In the six weeks between the old libraries closing and the new one opening, the nearest branch for residents in the area will be the West Cobb Regional Library at 1750 Dennis Kemp Lane NW in Kennesaw, just off Mars Hill Road.

Tresp said the closed Kennesaw and Acworth library buildings, owned by the county, will remain empty until a new use for them has been found.

“Rumors have flown but nothing has been determined as to what will happen with these buildings,” she said. “The computers and the collection and all the equipment will come with us to the new location, which will have all new furnishings and furniture.”

Other draws of the new library include large dedicated spaces for children and young adults, a community room, a creative space, an outdoor plaza, study rooms, a drive-up book return and state-of-the-art technology.

The modern space will feature many large windows to let natural light in, and will be a place people seek out to spend time in, Tresp said.

“It’s what the modern library strives to be in terms of flexible spaces providing the ability for collaboration, and is designed to be a comfortable place for all manner of work and play and enjoyment.”

Speaking among the 50-plus people gathered at the Kennesaw Library on July 9, Tresp acknowledged the sadness felt by many dedicated users, but said the 52-year-old Kennesaw and Acworth facilities are becoming harder to maintain.

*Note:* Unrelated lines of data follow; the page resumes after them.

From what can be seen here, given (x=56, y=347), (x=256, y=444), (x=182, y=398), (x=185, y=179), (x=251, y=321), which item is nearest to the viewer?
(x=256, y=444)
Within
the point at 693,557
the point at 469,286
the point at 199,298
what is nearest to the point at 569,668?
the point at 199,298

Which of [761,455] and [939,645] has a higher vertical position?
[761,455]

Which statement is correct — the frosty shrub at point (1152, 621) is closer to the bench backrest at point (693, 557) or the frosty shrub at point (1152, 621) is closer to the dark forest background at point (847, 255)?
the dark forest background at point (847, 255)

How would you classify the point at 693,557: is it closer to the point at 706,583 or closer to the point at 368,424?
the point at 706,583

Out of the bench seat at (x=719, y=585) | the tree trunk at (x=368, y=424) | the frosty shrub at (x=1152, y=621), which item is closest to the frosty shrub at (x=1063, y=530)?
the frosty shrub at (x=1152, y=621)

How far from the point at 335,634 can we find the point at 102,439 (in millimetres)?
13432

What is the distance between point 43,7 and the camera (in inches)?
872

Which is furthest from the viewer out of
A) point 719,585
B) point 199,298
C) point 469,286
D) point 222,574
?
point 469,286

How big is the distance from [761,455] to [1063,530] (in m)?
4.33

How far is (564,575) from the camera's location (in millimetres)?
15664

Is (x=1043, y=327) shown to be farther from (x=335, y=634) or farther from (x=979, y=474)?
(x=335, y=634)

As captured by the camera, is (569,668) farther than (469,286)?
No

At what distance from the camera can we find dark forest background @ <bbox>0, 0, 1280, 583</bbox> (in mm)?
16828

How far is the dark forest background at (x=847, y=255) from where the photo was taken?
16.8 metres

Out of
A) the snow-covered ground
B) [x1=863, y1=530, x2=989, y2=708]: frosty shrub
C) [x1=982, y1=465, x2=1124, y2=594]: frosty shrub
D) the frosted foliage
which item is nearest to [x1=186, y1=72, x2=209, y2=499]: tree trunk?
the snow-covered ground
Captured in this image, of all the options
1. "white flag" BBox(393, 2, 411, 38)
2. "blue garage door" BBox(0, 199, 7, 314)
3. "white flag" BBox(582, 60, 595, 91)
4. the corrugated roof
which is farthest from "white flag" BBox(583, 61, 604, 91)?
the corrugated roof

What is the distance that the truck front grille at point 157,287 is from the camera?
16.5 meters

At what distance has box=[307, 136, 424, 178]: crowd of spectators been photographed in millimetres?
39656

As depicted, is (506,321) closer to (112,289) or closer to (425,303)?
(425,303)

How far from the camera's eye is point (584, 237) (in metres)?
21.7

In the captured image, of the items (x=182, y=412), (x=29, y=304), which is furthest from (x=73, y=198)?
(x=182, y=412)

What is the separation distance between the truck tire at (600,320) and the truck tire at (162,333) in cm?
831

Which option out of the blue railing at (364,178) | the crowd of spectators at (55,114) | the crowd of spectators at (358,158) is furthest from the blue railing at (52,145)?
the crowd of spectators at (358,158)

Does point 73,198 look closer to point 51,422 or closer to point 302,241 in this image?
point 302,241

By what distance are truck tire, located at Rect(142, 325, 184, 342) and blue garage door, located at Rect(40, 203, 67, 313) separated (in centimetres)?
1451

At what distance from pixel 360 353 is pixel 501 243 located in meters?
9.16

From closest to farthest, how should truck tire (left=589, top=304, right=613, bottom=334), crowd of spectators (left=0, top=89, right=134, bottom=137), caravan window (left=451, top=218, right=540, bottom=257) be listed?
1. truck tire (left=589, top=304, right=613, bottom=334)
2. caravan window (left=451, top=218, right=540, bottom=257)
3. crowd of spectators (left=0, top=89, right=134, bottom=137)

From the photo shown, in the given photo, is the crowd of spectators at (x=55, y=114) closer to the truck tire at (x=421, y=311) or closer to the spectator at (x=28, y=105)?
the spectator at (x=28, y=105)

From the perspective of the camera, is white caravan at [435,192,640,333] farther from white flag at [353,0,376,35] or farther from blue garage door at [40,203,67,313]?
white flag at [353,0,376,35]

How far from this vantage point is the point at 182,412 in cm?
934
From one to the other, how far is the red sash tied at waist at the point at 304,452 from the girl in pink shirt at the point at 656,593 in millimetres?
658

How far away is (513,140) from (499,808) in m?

“Kennesaw Library certainly still has its charm, but there’s no room to add computers, the collection is constrained, and Acworth doesn’t even have a meeting space,” she said. “Instead of building two new libraries, we gathered the support of the two cities to combine forces and use our resources in a way to really make something special.”

North Cobb High School rising junior Kimani Kinyanjui of Acworth has been a regular patron of the Kennesaw Library and is excited about having a brand new facility on his school’s doorstep.

“I’ll be able to do my homework on the new computers,” he said.

Kennesaw Library Closing 1.JPG

Brothers Nganga Kinyanjui, 10, and Ngere Kinyanjui, 15, of Acworth, paint stones for a rock garden as part of the closing ceremony for Kennesaw’s public library on July 9.

The 16-year-old attended the Kennesaw Library closing ceremony with his brothers, Ngere, 15, and Nganga, 10, and together they hand-painted stones to be placed in a rock garden at the new library.

Their mother, Mary Kinyanjui, said reading is a family tradition and the new library’s location, closer to their home, means the boys will never be without something to read.

Steven Powell, West Cobb regional manager for the Cobb County Public Library System, said having a dedicated space for young adults at the new library across from North Cobb High will help boost what is already an expanding user base.

Steven Powell Mug.JPG

Steven Powell

“Teens are reading more and are becoming more interested in books,” he said. “That’s one of the areas in which circulation is growing.”

The library system changes mean Cobb will have 15 public libraries, down from 16.

The county’s main branch — Switzer Library at 266 Roswell St. NE in Marietta — is undergoing a $7.5 million SPLOST-funded renovation and is also due to reopen in September.

Switzer has more than 165,800 card holders and a 2018 circulation count of 332,900, but needed an “extensive facelift,” having opened in 1989, Tresp said.

More space for children and teens is part of that upgrade, as well as better technology and other community features.

Kennesaw Library branch manager Ginny Everett, who has been in the job nine years, will become assistant manager of the new North Cobb Regional Library, where Acworth branch manager Nicole Knox will take the manager role.

Ginny Everett Mug.JPG

Ginny Everett

Everett said the Kennesaw patrons are a special, loyal bunch and she hopes the new library will also offer “that close community feel.”